Let me know if there's anything else I can help with to try to find the issue!
Hmm strangely I can't reproduce with https://github.com/guillego/slipstream_client and https://github.com/guillego/phoenix_channels_server with
erlang 26.0.1
elixir 1.15.0-otp-26
and the same steps as the asciicast. I'll tinker with the projects some more but could you make a packet capture with something like wireshark? If you have wireshark installed you can use tshark -i lo -w capture.pcap
That's so strange! :/ I tried reinstalling erlang/otp 26 but got the same error.
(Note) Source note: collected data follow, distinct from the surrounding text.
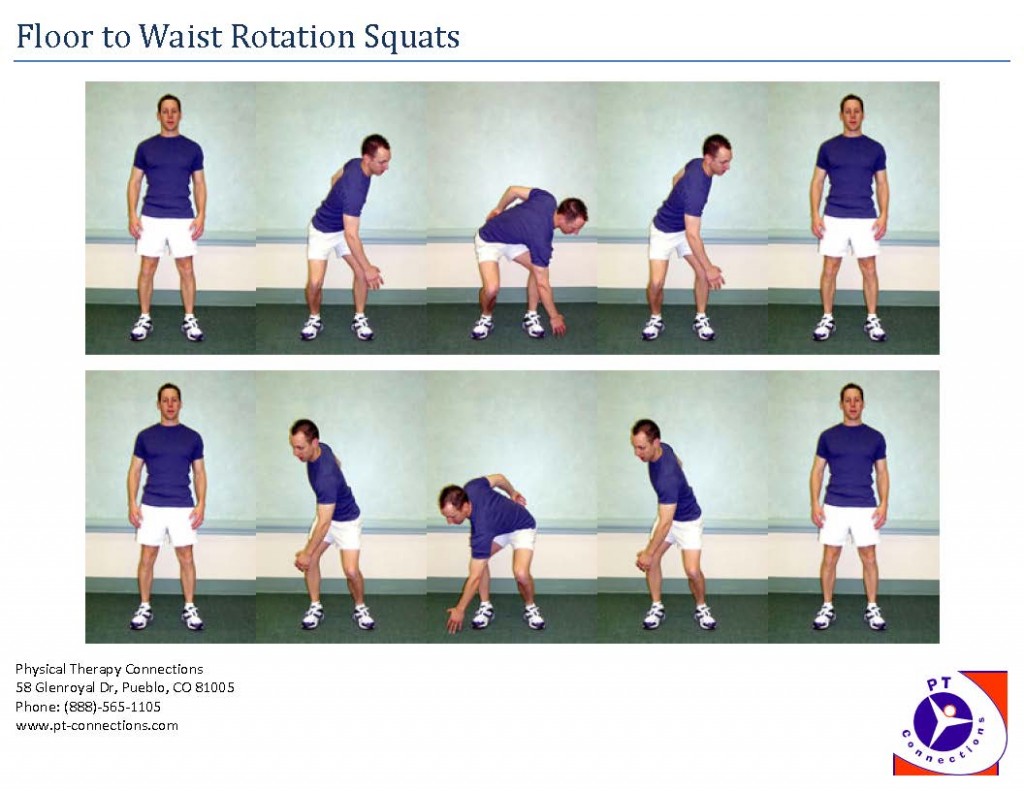 Floor to Waist Rotation Squats

Physical Therapy Connections
58 Glenroyal Dr, Pueblo, CO 81005
Phone: (888)-565-1105
www.pt-connections.com

PT
Connections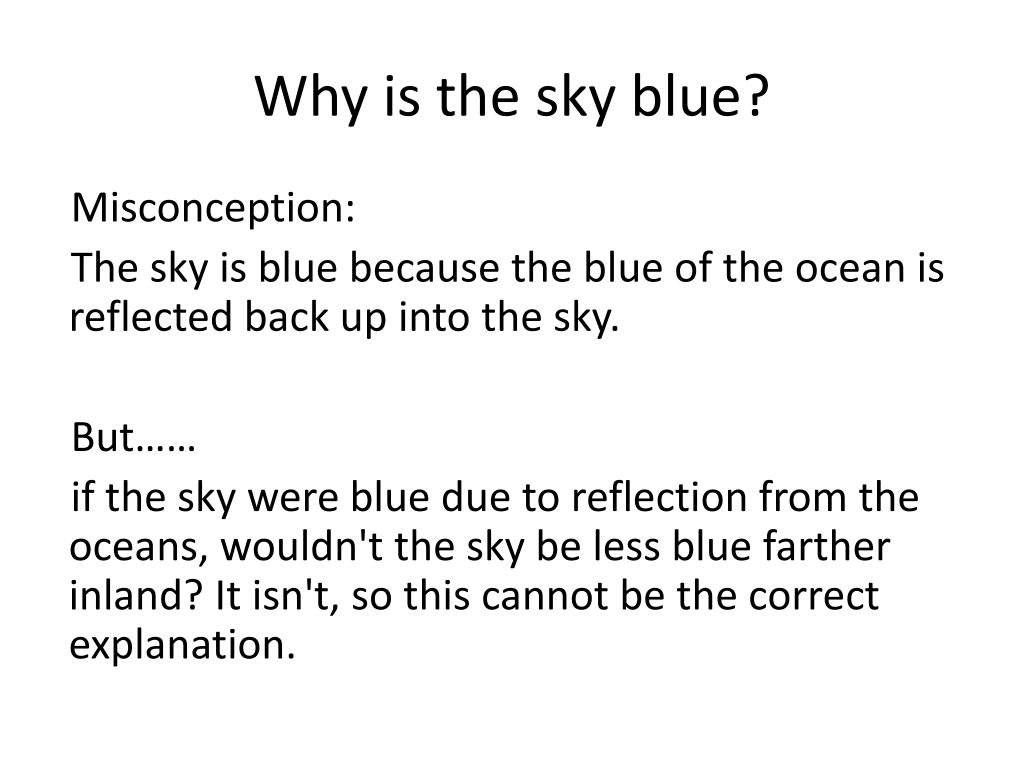 Why is the sky blue?

Misconception:

The sky is blue because the blue of the ocean is reflected back up into the sky.

But……

if the sky were blue due to reflection from the oceans, wouldn't the sky be less blue farther inland? It isn't, so this cannot be the correct explanation.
Here is the network capture
The error message is kind of breaking my brain actually 😅
That malformed_reserved
can only come from this block: https://github.com/elixir-mint/mint_web_socket/blob/f44a35ef7883008d435091c96e06a41d60849601/lib/mint/web_socket/frame.ex#L378-L384 which is guarded on reserved != <<0::size(3)>>
but the error message says:
Slipstream.Connection.Impl.decode_message({:error, {:malformed_reserved, <<0::size(3)>>}}, ..)
And looking at the packet capture, the reserved is definitely <<0::size(3)>>
I wonder if there's some bug in OTP for bitstring matching in guards? I know they added a few new bitstring matching instructions in OTP26 and maybe the JIT definitions for those instructions have a bug? Are you running on a machine with an x86 CPU or ARM (for example the Macs with the Apple CPUs)? I'm on x86 but I can try reproducing this on ARM.
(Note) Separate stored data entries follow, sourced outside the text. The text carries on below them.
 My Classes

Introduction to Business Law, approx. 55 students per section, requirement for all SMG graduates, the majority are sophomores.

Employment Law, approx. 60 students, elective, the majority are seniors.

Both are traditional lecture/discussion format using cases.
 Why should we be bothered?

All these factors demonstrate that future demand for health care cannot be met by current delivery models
Ah ok I can reproduce this on a macbook! I'll dig into this a little within OTP and try to fix it or at least make a nice report there.
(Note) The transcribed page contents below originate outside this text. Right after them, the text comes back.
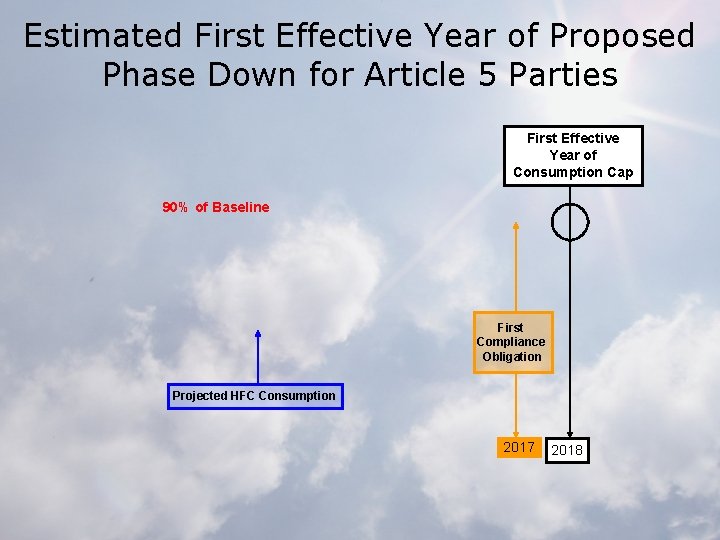 Estimated First Effective Year of Proposed Phase Down for Article 5 Parties

First Effective Year of Consumption Cap

90% of Baseline

First Compliance Obligation

Projected HFC Consumption

2017

2018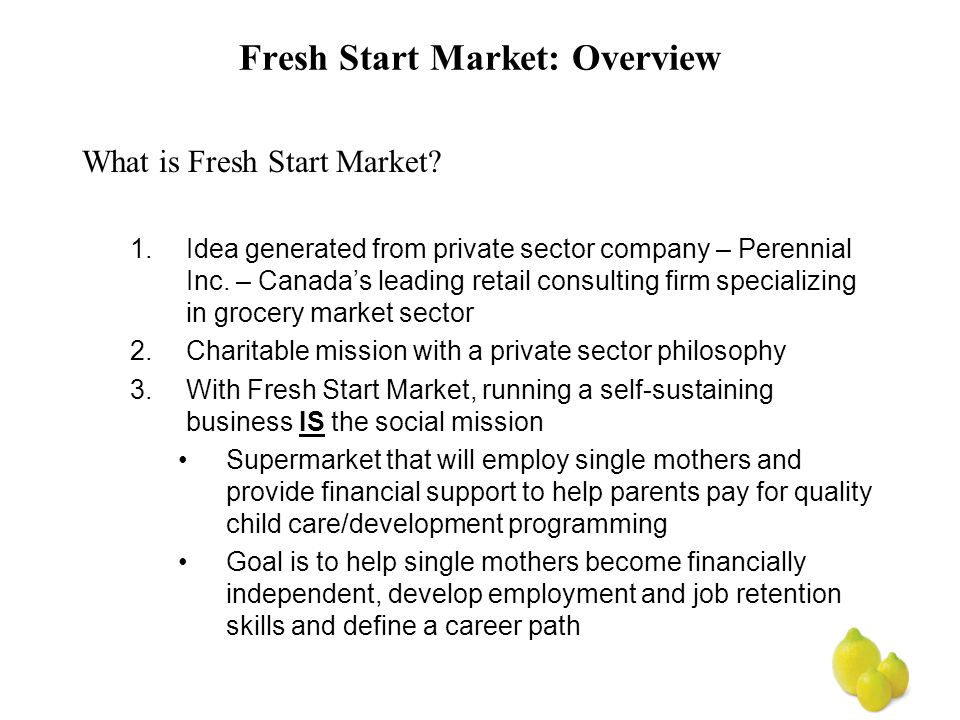 Fresh Start Market: Overview

What is Fresh Start Market?

1. Idea generated from private sector company – Perennial Inc. – Canada's leading retail consulting firm specializing in grocery market sector
2. Charitable mission with a private sector philosophy
3. With Fresh Start Market, running a self-sustaining business IS the social mission
• Supermarket that will employ single mothers and provide financial support to help parents pay for quality child care/development programming
• Goal is to help single mothers become financially independent, develop employment and job retention skills and define a career path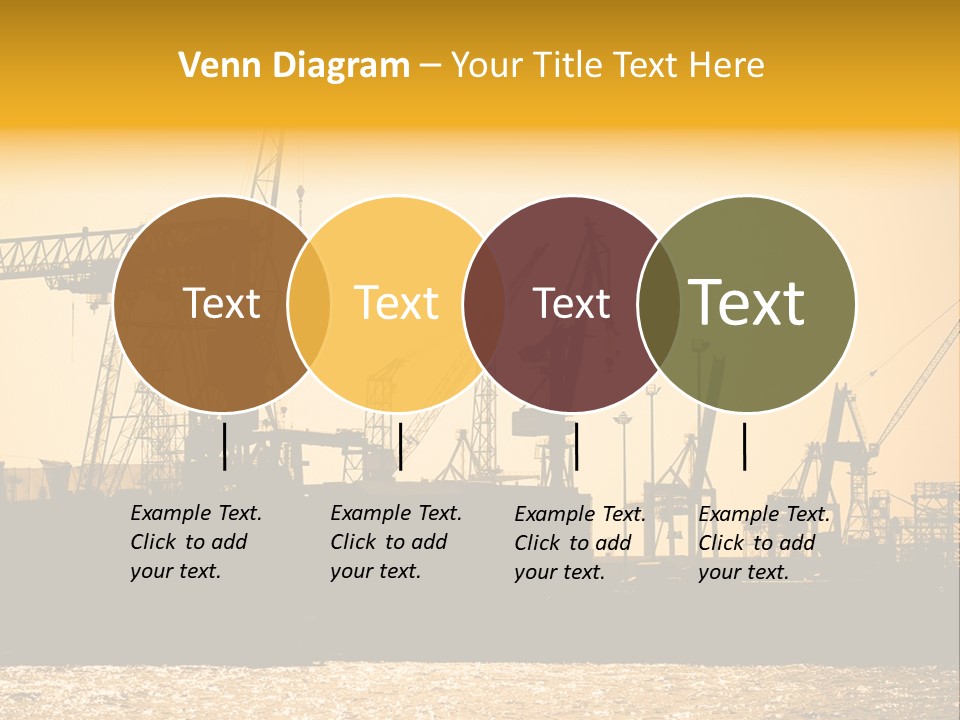 Venn Diagram – Your Title Text Here

Text

Text

Text

Text

Example Text. Click to add your text.

Example Text. Click to add your text.

Example Text. Click to add your text.

Example Text. Click to add your text.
Amazing! Should have mentioned I'm in Apple silicon
Thanks for investigating and opening the issue in otp @the-mikedavis! Looks like they fixed it 🙌 Do you know how often they do patch releases?
Hmm I'm not sure. I think it will be sooner rather than later since there are a bunch of new fixes on the maint
branch. My experience has been a new patch release every few weeks after a major release to iron out bugs like this.
Perfect! Thanks a lot 😄
I tried out the new 26.0.2 patch release and I no longer see the crash :tada: https://github.com/erlang/otp/releases/tag/OTP-26.0.2
It works perfectly! 🎆 Thanks a lot @the-mikedavis this was suuper helpful! 💛
I have a small toy application to test connectivity from a Slipstream client to a Phoenix channel.
(Using Slipstream 1.1.0)
The app works perfectly in OTP 25:
However, if I switch my environment to OTP 26, I get this crashing error that seems to happen when Slipstream attempts to decode a tcp message:
Not sure if this is a known issue from OTP 26 or if there is some extra configuration that I'm missing. Any pointers?